A friend wrote and said she would like to meet to ‘catch up’ and i had an immediate adverse reaction: at the moment i am trying to be as spontanous as possible; not book up my diary too much; get a feeling of space into my life follow so i can feel more relaxed about trying to follow my adapted Gersen diet.
For those of you who want to know that means: taking enzymes on empty stomach; juicing: trying to get to 8 a day – am up to about 4-5 – green, carrot and carrot and apple; oatmeal, fruit and orange juice for breakfast; hippocrates soup for lunch, or rice in veg stock with broccoli and fish or chicken; same for supper; snacking on rice cakes and fine oatcakes; odd bit dark chocolate, fighting sugar cravings; sometimes some goats milk yoghourt and stewed fruit or bananas; 2-3 coffee enemas a day; plus fit in trips out and get some overdue work done (even if it seems to be creating negative thoughts inside me and frustrating emotions which is probably not good for me at all – still hopefully once it is done it will be done. |I try and have a massage each week or reflexology with Rona and somtimes both. Try to meditate; largely unsuccessfully as mind to busy still. Keep following up leads for different cancer healing etc
Next week i go to London to see Etienne Callebout. Last Friday i had good chat with Andrew at Maggie Centre on role of mind in illness and how effective exorcising anger might be. I have made an appointment to see a ‘hands of light’ cancer healer in Findhorn Tjitze de Jong – first available date 2nd January 2012! – will i get up there by car in winter weather? last year it was deep snow and i would never have managed it. No trains on 1st january so could be hard! Andrew had heard of both de Jong and Callebout – other Maggie poeple gone there so that’s re-assuring. I start an art course at Maggies on Friday- try and get in touch with ‘inner thoughts’ i may be hiding from myself through creativity.

» WHAT THIS TASK INVOLVES:
In the blog post, what is the first available date for the appointment with the cancer healer in Findhorn?

» AVAILABLE DATA:
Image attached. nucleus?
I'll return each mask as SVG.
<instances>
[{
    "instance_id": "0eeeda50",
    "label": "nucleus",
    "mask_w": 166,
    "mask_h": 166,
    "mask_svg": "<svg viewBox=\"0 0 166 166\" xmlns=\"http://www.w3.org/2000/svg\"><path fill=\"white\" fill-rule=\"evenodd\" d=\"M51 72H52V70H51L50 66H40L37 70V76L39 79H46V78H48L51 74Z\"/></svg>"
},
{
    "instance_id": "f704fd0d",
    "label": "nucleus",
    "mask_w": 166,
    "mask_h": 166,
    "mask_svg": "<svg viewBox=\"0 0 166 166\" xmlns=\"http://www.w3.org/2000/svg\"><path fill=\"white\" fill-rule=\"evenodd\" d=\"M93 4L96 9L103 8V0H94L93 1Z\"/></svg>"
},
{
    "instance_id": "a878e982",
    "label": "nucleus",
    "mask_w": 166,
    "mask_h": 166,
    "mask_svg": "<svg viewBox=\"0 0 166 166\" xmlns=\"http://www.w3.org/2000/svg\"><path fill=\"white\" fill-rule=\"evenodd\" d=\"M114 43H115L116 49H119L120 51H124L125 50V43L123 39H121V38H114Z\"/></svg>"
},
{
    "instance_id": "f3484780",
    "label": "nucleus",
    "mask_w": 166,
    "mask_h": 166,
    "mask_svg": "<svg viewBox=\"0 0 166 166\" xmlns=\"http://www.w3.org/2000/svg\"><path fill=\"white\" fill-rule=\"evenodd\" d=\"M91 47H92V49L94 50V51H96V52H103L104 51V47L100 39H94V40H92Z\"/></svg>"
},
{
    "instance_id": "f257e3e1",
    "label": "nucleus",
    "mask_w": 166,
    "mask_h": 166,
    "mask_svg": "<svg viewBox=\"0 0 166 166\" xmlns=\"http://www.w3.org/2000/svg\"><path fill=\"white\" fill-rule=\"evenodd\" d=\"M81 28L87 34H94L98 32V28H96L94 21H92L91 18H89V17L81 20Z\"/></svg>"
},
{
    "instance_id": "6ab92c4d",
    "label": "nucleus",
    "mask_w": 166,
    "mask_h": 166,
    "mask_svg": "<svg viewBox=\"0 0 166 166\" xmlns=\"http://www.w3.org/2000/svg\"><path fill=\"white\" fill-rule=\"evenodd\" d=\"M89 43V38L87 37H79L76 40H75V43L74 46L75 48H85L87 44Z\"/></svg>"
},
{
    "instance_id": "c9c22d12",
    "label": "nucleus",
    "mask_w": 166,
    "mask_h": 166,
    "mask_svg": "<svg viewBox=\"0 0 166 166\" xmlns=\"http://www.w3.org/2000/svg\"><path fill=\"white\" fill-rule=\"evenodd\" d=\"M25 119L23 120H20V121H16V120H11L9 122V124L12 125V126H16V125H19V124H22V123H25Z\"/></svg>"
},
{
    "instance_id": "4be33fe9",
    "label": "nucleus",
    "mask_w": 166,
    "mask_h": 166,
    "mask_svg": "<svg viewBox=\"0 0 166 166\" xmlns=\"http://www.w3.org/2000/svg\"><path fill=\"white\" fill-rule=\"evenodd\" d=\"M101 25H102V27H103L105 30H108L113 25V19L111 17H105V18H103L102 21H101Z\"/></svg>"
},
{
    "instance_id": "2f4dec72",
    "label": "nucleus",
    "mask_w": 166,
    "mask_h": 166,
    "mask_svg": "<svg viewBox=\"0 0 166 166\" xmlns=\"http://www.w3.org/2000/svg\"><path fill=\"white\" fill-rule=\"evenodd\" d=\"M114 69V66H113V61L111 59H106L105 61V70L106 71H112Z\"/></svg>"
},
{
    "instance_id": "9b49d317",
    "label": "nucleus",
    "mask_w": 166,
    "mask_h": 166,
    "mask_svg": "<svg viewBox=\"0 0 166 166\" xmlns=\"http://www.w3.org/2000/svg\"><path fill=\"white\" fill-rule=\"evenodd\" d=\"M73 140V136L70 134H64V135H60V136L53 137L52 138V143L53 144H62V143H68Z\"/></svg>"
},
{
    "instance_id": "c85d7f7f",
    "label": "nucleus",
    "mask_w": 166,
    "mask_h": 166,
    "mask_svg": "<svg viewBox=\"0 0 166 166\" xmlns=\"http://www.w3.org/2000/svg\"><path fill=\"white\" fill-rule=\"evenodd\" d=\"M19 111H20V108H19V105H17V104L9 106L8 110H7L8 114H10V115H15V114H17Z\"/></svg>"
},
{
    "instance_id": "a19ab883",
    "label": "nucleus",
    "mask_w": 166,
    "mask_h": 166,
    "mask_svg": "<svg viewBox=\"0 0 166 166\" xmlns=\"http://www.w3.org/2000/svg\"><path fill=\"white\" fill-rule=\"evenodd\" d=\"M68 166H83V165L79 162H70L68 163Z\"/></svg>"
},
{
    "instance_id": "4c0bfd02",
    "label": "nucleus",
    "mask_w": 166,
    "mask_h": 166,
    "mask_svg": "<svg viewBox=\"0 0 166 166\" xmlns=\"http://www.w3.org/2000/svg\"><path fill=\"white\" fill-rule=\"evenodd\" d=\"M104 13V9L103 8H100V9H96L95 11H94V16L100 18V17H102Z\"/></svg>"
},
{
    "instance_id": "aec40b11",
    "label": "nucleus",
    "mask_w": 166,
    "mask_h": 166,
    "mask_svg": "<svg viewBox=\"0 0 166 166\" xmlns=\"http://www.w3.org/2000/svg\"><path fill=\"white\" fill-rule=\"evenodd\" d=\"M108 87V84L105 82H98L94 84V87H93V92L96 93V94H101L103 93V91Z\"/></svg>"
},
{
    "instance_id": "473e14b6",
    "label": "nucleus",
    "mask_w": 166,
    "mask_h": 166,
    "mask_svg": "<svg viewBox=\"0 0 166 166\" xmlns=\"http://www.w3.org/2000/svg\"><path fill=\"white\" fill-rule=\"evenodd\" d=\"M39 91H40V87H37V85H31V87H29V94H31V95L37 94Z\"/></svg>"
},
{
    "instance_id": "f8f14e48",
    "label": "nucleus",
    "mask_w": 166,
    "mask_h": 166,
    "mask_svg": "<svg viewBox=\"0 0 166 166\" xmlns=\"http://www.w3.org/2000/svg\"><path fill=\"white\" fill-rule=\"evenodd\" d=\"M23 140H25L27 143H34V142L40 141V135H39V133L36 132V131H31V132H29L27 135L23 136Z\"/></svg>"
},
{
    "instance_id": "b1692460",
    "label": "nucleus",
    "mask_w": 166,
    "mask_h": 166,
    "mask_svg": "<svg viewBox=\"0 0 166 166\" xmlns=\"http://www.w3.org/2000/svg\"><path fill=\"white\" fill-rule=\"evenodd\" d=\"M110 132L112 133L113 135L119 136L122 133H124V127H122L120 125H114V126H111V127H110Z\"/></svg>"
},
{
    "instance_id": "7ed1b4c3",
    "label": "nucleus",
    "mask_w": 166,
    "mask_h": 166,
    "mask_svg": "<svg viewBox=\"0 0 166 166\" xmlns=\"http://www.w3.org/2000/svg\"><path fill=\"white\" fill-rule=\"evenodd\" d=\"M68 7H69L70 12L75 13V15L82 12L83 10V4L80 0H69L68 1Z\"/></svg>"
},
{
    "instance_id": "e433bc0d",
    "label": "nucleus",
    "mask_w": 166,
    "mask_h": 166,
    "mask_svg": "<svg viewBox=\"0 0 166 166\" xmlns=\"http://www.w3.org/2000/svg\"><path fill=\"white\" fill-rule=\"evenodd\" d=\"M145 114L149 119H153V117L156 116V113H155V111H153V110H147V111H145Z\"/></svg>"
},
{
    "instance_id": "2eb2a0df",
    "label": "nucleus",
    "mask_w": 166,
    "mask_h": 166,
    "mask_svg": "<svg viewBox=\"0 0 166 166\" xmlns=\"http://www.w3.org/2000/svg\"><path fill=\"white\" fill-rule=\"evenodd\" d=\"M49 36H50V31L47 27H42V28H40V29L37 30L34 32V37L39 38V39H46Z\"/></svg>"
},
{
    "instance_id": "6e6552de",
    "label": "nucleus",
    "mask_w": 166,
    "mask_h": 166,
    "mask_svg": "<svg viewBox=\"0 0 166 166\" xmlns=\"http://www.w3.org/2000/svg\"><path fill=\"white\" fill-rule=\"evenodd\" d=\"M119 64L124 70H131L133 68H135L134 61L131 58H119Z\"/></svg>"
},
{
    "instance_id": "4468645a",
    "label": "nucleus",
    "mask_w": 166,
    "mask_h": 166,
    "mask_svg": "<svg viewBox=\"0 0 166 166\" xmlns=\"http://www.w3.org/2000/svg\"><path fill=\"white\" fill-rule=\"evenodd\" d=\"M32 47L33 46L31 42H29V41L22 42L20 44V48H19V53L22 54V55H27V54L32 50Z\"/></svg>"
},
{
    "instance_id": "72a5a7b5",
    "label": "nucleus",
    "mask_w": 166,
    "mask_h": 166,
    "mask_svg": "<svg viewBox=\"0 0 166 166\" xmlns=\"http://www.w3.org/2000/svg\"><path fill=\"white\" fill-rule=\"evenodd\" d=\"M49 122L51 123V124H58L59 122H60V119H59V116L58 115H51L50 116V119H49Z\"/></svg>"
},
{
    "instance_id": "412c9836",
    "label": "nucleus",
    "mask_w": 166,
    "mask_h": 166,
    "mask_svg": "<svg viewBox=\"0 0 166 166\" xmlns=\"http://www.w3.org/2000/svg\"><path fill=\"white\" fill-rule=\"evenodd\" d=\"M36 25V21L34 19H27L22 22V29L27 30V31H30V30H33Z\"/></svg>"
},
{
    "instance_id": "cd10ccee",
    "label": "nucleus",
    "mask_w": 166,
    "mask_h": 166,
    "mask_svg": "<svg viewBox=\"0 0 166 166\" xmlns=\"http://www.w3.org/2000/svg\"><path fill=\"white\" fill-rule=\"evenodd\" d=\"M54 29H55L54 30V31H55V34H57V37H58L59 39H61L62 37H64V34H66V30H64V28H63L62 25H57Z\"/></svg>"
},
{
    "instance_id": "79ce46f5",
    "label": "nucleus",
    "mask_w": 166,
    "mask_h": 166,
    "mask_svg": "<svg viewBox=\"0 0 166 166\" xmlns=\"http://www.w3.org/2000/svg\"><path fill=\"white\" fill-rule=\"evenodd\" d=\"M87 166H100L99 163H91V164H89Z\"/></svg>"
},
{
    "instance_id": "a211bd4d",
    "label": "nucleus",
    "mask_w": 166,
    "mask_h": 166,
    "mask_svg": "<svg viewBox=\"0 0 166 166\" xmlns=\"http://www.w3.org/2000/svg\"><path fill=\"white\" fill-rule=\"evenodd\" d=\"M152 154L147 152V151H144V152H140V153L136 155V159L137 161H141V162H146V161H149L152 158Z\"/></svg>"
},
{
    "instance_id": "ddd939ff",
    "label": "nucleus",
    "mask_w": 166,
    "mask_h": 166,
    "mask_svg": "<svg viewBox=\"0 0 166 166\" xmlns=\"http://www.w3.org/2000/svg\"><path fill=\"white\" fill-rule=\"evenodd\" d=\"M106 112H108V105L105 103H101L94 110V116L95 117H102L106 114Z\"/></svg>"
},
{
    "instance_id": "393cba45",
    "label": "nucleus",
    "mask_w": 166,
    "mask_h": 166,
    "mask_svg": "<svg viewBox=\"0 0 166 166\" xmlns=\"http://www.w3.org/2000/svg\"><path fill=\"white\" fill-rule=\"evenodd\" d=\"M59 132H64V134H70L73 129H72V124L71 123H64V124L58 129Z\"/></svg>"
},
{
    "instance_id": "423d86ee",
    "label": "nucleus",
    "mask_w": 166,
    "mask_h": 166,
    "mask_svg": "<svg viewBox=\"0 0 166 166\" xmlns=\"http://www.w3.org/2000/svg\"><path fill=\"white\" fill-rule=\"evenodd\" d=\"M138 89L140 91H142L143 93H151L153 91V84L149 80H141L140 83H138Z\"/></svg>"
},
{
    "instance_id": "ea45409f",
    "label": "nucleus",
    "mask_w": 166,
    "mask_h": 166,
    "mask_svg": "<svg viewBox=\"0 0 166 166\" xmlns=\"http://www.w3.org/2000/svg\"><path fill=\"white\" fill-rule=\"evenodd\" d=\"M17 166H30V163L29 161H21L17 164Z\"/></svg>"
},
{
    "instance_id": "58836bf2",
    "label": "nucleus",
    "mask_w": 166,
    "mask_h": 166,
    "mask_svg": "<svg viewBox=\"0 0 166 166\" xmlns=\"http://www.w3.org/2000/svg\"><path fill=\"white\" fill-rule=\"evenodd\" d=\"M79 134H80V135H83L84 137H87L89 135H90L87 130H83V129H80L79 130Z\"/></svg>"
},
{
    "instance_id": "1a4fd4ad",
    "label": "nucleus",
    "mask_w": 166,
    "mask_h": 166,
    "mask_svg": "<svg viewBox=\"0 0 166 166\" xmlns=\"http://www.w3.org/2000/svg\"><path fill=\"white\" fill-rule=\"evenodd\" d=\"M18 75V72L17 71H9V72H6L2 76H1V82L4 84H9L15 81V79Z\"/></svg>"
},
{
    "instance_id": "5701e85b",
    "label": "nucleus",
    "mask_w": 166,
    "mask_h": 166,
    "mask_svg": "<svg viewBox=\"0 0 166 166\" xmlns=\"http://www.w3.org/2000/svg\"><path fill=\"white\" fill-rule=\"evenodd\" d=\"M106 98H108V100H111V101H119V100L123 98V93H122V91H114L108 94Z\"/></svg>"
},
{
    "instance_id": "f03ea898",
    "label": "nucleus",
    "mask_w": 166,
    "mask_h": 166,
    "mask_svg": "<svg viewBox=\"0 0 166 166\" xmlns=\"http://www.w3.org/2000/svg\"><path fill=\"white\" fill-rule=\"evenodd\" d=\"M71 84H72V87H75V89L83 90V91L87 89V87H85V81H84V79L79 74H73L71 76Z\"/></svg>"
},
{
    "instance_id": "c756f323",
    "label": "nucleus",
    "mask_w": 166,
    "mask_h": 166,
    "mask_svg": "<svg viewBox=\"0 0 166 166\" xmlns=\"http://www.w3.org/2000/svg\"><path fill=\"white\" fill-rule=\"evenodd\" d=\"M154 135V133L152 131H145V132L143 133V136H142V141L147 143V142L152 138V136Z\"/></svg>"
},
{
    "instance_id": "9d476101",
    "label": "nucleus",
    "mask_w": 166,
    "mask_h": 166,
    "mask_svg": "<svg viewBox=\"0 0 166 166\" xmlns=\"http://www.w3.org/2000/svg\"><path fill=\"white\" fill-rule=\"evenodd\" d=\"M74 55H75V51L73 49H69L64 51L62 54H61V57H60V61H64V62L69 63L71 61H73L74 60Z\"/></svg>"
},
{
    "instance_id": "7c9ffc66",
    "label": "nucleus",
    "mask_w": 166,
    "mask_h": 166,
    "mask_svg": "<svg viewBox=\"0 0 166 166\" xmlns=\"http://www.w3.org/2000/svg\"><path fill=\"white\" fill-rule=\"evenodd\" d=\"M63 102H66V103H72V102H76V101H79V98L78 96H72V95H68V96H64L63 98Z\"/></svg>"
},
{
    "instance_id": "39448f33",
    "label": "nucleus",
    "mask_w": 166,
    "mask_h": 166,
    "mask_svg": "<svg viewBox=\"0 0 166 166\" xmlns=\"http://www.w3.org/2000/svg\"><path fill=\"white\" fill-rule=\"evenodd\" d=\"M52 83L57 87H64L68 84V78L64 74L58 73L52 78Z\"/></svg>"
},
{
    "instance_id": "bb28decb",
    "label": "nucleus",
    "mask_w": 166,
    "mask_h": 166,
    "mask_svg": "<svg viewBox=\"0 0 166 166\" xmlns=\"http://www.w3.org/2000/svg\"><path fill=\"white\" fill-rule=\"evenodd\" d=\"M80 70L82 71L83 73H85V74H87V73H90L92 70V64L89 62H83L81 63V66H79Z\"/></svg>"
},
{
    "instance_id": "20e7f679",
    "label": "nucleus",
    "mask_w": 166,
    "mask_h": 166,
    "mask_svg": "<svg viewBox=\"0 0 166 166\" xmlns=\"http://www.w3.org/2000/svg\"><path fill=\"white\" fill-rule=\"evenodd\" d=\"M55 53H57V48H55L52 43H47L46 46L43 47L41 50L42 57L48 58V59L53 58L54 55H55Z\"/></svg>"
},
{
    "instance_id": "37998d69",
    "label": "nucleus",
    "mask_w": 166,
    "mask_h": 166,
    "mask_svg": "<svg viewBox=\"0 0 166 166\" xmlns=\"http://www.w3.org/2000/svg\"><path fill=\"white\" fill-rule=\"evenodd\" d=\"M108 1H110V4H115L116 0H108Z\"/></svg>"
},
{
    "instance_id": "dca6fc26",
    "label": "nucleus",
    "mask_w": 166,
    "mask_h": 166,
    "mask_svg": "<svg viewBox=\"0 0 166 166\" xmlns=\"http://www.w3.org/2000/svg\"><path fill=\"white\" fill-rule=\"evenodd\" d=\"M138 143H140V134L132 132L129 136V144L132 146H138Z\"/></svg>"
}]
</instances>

» COMPLETED TASK:
2nd January 2012